_Ejercicio propuesto 1:_ Selecciona todas las líneas de los registros que contienen la palabra "with".

Soy un extremista del fútbol, por ejemplo, cuando valoro que no hay actividad alguna que pueda coartar mi asistencia al estadio, domingo a domingo. Ninguna. Ni el cumpleaños del hijo, ni el matrimonio del hermano. Nada.

Si a esa ansiedad desbocada por la cancha se suma el seguimiento fanático a un equipo determinado, el extremismo se vuelve aún más notorio.

La defensa de los colores que me cautivan puede más que cualquier cosa y estoy dispuesto a llegar a la agresión por salir avante con mi preferencia.

Este tipo de extremismo, al que se agregarían otros de similar calado, puede resultar trivial e incluso manejable dentro de una sociedad. Sin embargo, existen otros, como los de naturaleza política, que pueden provocar resultados perniciosos.

En efecto, los extremismos políticos son nocivos para la sociedad porque se fundamentan en la anulación de las ideas de quienes piensan distinto sobre temas que son de interés público.

_Registros dados:_
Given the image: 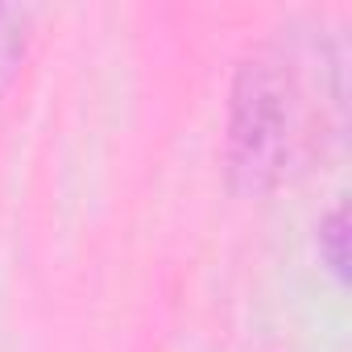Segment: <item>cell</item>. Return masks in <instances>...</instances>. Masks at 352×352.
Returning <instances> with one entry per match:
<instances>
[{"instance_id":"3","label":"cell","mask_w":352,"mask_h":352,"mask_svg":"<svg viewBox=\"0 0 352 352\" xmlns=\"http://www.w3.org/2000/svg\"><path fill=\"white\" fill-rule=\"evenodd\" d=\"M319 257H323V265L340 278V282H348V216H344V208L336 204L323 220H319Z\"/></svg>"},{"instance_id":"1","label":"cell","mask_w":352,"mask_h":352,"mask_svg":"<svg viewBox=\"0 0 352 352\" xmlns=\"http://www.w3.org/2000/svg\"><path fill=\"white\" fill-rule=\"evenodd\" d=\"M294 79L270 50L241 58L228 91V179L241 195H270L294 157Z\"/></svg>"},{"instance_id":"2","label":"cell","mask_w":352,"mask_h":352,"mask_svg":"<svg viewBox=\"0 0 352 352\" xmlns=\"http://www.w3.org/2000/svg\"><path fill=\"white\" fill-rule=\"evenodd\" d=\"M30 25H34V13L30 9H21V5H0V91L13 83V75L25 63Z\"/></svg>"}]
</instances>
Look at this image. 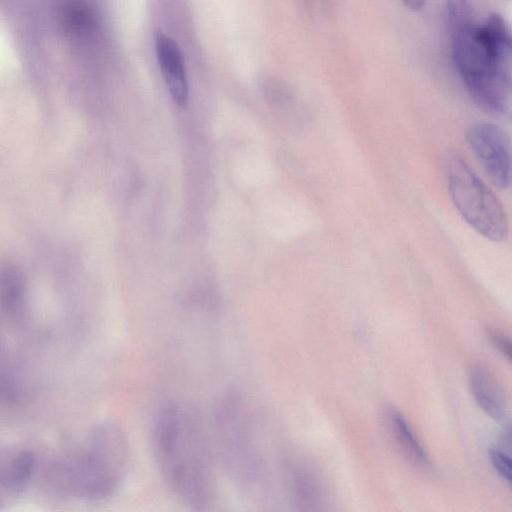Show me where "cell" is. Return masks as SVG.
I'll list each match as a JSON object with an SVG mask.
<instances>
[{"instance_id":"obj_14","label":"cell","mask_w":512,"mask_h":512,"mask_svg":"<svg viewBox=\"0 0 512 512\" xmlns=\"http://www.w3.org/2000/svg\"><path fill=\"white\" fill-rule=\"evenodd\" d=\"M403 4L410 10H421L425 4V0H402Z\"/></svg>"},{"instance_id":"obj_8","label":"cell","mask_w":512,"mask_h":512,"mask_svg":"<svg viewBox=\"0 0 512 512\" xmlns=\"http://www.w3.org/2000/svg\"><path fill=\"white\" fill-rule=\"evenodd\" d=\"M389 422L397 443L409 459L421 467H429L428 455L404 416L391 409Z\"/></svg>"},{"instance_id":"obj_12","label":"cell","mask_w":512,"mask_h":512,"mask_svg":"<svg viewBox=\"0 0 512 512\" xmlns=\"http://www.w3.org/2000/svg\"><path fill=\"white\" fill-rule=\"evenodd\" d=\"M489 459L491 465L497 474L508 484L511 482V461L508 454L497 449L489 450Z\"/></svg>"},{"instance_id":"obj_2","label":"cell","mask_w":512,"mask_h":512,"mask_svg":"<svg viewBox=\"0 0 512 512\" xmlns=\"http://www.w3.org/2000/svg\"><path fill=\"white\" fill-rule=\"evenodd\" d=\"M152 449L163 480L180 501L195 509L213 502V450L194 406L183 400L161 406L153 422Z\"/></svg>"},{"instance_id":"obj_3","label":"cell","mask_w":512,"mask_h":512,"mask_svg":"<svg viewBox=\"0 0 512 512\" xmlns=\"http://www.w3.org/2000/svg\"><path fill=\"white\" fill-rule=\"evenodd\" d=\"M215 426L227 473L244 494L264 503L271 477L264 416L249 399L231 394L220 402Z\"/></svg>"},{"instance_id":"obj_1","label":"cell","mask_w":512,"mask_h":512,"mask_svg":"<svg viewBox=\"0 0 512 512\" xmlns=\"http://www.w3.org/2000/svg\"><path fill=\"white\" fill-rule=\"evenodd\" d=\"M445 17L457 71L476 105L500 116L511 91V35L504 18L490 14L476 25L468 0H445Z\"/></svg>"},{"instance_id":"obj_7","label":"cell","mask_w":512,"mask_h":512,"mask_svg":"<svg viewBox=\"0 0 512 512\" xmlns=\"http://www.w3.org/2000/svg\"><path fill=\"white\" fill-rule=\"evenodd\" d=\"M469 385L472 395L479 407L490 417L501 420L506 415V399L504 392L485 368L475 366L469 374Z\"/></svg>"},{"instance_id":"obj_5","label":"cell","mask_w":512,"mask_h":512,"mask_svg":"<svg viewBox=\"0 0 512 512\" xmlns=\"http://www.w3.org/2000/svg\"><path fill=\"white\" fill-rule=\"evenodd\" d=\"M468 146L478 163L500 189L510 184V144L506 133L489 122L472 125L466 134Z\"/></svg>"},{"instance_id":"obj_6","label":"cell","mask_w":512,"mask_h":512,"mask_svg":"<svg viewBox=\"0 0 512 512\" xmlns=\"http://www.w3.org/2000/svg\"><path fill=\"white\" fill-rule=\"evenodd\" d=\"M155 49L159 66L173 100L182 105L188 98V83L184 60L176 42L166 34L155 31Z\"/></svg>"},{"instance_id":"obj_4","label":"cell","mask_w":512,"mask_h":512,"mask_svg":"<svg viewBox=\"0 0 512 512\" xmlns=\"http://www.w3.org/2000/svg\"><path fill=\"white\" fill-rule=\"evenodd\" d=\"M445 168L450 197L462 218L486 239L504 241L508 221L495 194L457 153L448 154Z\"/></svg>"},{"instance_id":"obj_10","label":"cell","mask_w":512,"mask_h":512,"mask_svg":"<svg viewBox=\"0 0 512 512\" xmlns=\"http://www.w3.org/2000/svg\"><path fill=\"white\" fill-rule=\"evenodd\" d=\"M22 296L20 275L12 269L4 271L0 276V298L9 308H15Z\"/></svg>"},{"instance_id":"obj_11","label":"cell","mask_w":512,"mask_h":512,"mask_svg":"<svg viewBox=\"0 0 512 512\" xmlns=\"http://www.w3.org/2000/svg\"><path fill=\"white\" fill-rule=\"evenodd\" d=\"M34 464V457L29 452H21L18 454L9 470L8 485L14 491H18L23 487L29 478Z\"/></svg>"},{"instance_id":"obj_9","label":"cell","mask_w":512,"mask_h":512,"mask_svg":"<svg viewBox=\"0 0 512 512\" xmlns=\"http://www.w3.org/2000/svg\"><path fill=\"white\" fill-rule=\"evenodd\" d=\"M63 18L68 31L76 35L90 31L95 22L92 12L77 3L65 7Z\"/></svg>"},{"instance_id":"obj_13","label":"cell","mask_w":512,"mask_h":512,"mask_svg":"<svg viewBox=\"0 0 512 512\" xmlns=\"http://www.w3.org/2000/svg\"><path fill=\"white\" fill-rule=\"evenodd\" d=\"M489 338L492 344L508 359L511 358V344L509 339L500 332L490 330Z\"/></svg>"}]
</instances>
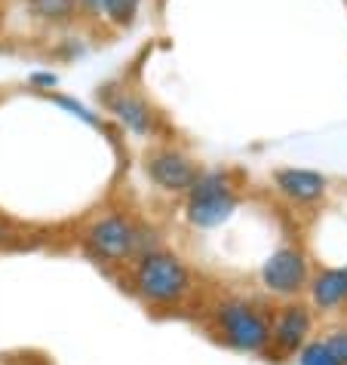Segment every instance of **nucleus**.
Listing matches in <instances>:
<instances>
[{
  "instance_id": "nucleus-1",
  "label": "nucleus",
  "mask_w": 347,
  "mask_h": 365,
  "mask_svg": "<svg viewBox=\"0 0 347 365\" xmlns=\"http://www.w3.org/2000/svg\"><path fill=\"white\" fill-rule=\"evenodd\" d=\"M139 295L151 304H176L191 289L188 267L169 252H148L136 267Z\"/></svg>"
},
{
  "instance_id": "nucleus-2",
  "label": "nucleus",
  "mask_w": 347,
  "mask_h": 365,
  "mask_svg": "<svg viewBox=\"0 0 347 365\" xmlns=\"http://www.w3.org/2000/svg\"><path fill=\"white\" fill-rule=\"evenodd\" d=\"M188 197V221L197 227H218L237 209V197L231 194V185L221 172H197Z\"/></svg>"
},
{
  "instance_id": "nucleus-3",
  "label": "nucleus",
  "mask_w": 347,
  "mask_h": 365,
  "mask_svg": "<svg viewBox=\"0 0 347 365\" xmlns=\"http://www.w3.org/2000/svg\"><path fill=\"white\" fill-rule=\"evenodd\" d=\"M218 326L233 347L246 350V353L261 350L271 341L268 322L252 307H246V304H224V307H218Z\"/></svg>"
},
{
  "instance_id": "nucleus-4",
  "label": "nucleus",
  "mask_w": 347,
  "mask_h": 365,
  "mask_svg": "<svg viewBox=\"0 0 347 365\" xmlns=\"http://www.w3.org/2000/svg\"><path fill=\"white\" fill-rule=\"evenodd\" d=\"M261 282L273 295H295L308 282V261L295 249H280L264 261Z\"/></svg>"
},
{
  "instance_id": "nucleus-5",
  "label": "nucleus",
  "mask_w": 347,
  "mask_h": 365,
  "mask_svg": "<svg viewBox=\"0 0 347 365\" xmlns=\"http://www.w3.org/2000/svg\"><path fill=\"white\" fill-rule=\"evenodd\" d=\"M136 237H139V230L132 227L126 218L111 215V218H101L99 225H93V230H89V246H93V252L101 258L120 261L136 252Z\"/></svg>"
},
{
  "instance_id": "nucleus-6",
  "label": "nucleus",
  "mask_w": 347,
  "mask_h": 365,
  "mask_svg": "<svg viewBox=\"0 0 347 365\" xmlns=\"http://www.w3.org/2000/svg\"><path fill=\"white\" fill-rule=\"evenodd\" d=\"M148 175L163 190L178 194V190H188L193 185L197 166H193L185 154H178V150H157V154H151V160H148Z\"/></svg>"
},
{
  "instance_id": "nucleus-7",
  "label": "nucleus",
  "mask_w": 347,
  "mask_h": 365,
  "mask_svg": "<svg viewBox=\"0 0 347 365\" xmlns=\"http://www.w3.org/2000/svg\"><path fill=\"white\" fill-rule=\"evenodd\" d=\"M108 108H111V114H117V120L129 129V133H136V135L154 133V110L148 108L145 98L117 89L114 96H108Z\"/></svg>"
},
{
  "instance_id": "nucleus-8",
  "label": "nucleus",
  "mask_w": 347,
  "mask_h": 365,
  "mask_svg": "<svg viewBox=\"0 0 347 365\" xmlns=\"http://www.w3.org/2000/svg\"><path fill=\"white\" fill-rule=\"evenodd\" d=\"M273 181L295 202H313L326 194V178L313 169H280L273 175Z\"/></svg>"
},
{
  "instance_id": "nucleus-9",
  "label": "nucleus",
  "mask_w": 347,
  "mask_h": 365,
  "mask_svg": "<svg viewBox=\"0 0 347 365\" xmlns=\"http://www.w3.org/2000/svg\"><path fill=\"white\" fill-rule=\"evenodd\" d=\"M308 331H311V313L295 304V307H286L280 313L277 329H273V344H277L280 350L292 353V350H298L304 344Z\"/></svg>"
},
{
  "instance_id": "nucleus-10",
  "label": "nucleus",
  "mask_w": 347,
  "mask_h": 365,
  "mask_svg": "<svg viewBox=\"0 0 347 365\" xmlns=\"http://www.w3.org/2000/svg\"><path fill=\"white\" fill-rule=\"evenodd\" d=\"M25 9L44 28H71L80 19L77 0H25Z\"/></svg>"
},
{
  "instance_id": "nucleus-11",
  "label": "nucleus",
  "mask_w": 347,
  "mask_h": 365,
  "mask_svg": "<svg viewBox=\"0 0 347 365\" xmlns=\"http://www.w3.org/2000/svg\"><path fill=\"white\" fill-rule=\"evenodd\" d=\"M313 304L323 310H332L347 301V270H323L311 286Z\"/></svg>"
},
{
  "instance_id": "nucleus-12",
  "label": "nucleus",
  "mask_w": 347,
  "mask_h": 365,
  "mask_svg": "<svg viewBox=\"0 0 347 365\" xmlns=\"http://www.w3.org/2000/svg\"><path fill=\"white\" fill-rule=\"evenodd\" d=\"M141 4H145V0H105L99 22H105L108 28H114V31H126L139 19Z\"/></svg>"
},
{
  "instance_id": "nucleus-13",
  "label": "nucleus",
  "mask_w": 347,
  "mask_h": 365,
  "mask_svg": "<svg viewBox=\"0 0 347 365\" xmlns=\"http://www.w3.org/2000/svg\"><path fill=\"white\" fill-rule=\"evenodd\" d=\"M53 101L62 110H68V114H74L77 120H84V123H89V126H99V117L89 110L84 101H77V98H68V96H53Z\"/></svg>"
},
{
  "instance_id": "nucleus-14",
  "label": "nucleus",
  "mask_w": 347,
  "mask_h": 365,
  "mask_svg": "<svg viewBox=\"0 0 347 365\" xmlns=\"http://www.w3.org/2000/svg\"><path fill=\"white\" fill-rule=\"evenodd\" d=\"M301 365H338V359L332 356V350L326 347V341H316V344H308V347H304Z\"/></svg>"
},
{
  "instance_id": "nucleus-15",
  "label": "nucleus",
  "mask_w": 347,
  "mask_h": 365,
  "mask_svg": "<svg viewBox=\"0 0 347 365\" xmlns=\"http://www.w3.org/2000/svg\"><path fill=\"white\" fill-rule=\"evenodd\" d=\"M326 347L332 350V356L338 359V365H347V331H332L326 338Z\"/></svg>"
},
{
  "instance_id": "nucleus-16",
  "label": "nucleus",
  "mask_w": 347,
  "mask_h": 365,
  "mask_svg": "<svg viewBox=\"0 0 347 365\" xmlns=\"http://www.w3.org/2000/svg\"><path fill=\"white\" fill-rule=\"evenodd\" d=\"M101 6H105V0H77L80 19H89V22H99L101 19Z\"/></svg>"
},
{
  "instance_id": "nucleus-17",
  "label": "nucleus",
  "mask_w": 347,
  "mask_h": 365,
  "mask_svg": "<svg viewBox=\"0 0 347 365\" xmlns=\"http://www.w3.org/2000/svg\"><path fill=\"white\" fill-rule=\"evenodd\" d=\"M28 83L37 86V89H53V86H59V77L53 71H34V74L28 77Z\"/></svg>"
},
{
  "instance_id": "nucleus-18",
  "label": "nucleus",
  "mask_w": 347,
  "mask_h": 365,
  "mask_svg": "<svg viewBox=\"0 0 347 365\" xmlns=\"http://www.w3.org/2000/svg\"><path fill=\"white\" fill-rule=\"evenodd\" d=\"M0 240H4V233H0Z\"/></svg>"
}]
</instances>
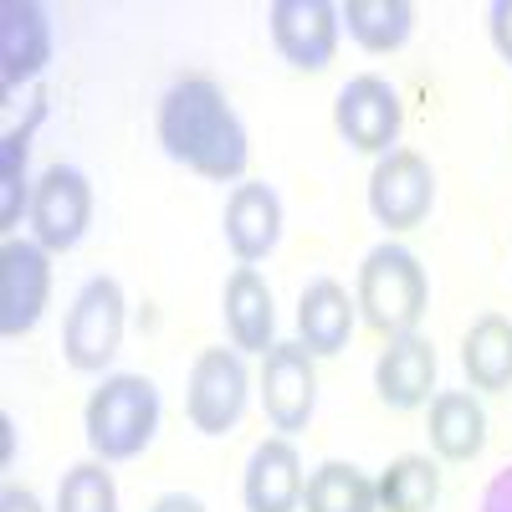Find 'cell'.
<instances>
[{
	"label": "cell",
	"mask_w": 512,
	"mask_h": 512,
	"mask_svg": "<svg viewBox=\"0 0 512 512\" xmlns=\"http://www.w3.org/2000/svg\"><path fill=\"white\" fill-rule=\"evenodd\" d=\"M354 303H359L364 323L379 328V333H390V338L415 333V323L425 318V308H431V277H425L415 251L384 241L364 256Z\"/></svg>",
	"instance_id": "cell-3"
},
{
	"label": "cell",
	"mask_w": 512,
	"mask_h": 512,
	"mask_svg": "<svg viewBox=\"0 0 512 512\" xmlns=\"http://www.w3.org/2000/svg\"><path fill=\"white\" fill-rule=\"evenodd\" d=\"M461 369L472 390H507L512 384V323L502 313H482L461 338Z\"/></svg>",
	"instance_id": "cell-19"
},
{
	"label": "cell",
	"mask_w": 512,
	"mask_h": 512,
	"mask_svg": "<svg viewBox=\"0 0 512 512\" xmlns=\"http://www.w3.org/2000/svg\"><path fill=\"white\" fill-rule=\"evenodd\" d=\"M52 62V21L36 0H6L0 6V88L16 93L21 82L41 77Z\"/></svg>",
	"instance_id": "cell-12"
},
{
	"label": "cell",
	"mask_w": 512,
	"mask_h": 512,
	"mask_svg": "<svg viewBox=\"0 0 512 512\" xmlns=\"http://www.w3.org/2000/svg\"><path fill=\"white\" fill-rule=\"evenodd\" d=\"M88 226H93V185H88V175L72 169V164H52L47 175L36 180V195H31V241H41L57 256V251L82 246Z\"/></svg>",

_Ejercicio propuesto 2:_ De acuerdo con el texto sobre el extremismo, explica en una a tres oraciones por qué los extremismos políticos son nocivos para la sociedad.

_Respuesta desarrollada 1:_
Returning <instances> with one entry per match:
I'll list each match as a JSON object with an SVG mask.

_Respuesta desarrollada 2:_ Los extremismos políticos son nocivos porque se fundamentan en la anulación de las ideas de quienes piensan distinto sobre temas de interés público.